Sobre esta base, la delincuencia, «pura y simple» o no, sin duda ofrece una excelente baza para reforzar el terror y el control social. Llama mucho la atención que lo que más se ve en las imágenes de estos días es a energúmenos que incendian, destrozan y roban. ¿Qué mejor manera de concitar la ira popular contra ellos (es decir, a favor del gobierno)? ¿Y qué decir de la rápida extensión a otras ciudades? ¿Servirá todo esto de antecedente, o quizá de preventivo, para cuando vengan las protestas sociales y políticas debidamente organizadas contra el sistema? No se olvide que, con una crisis económica todavía galopante, las convulsiones sólo acaban de empezar.
Por si acaso, el gobierno británico no pierde el tiempo: rompiendo una más que centenaria tradición de la educada policía británica, ya ha autorizado el uso de métodos represores más drásticos, a pesar de las discrepancias de quienes realmente entienden del asunto, pero seguro del apoyo de la mayoría de la población.
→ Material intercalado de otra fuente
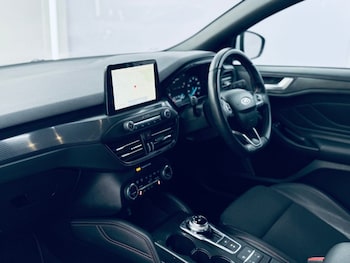 Used Ford Focus 2018 for sale - 78288744: Photo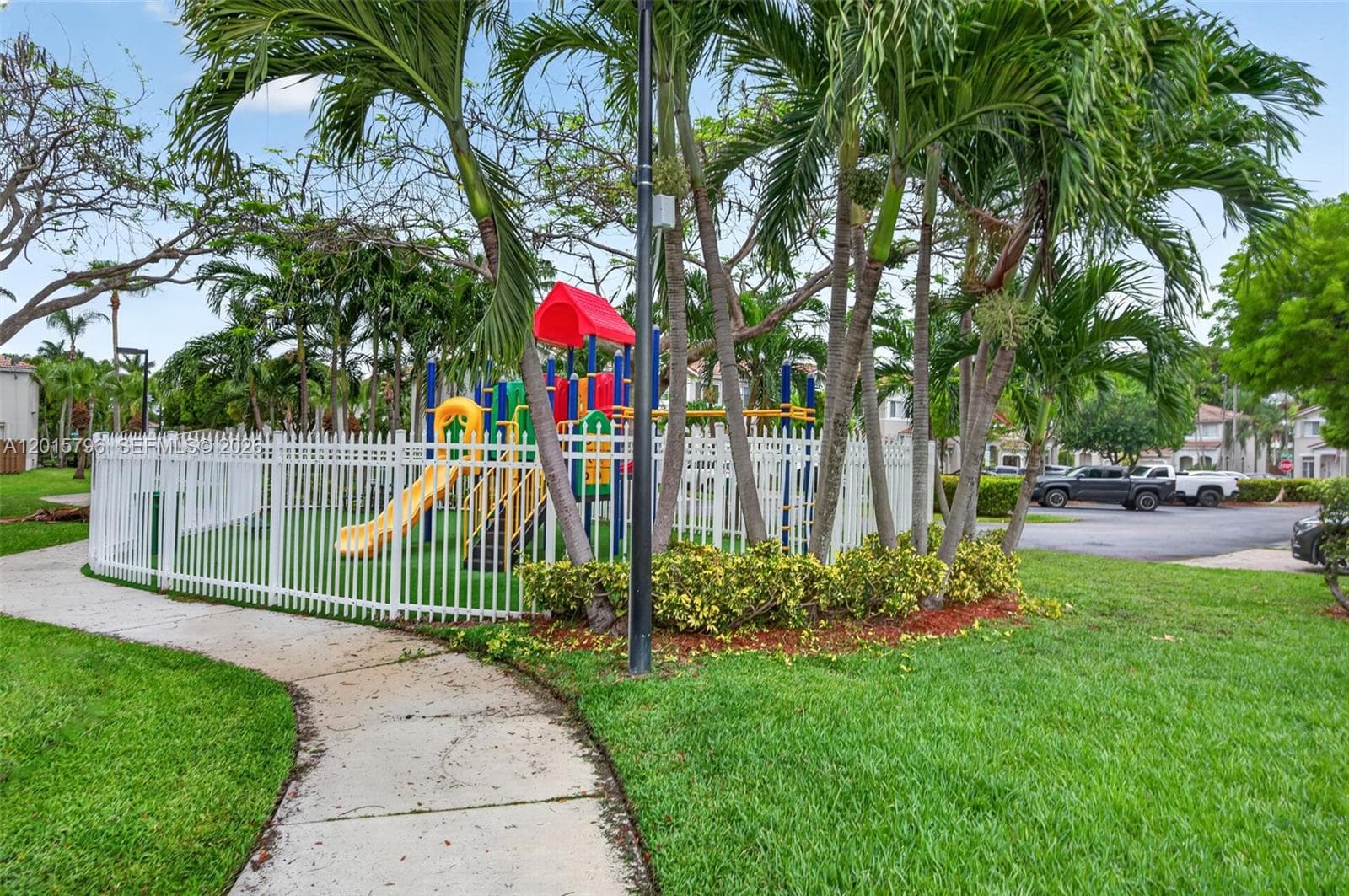 11248 NW 56th St, Doral FL 33178 — 40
Además, se ha planteado en voz alta la interrupción de la transmisión de mensajes electrónicos y de las redes sociales en casos como los que nos ocupan, lo que servirá para que la gente se siga acostumbrando a las restricciones de derechos. Medidas ambas plenamente acordes con los objetivos de la política del miedo que funciona desde el 11-S y se ve periódicamente realimentada por oportunos sobresaltos masivos. Los dos últimos, la matanza en Noruega y los graves disturbios en Inglaterra. Para gozo de los promotores del orden «globalitario».
«Los británicos, críticos con la gestión de Cameron en los disturbios», mayormente porque no se reaccionó lo bastante pronto frente a los desórdenes. No es una crítica de fondo, pero esa percepción tan extendida abona la cuestión de por qué se tardó en actuar…
«A la minoría de los sin ley, a los criminales que se han quedado con todo lo que han podido, hoy les digo: Os vamos a buscar, os vamos a encontrar, os vamos a acusar ante los tribunales, os vamos a castigar. Vais a pagar por todo lo que habéis hecho», proclamó también el primer ministro en su línea simplista y «justiciera».
¿Y a ti, David, a ti quién te busca, quién te encuentra, quién te acusa, quién te castiga? ¿O acaso piensas que finalmente te irás de rositas (ver Gálatas 6: 7)? Tú y los tuyos, claro. Si no queremos la impunidad para quienes matan cinco y saquean diez, ¿cómo vamos a quererla para quienes matáis cinco mil y saqueáis diez mil?
Algo positivo
Concluyamos con una nota positiva: la solidaridad espontánea que afloró durante esas jornadas negras. «Mientras las autoridades locales advierten de que lo mejor que puede hacer la gente es quedarse en casa y asegurarse de que sus hijos también lo hacen, miles de ciudadanos se han unido a través de Twitter y Facebook para asistir a los vecinos que han visto sus casas y sus comercios destruidos. La magnitud de lo sucedido estimula la solidaridad entre los ciudadanos, como demuestra un cartel pintado a mano que alguien ha clavado a la entrada de la estación del metro de Finsbury Park: «Sé amable con el resto de londinenses».»
Una invitación práctica a la paz que no debería entenderse en clave burguesa, propia nada más de propietarios que ven amenazado su modo de vida. Y que no debería perder de vista ni las injusticias que abonan los disturbios ni las sombras totalitarias que crecen gracias a ellos.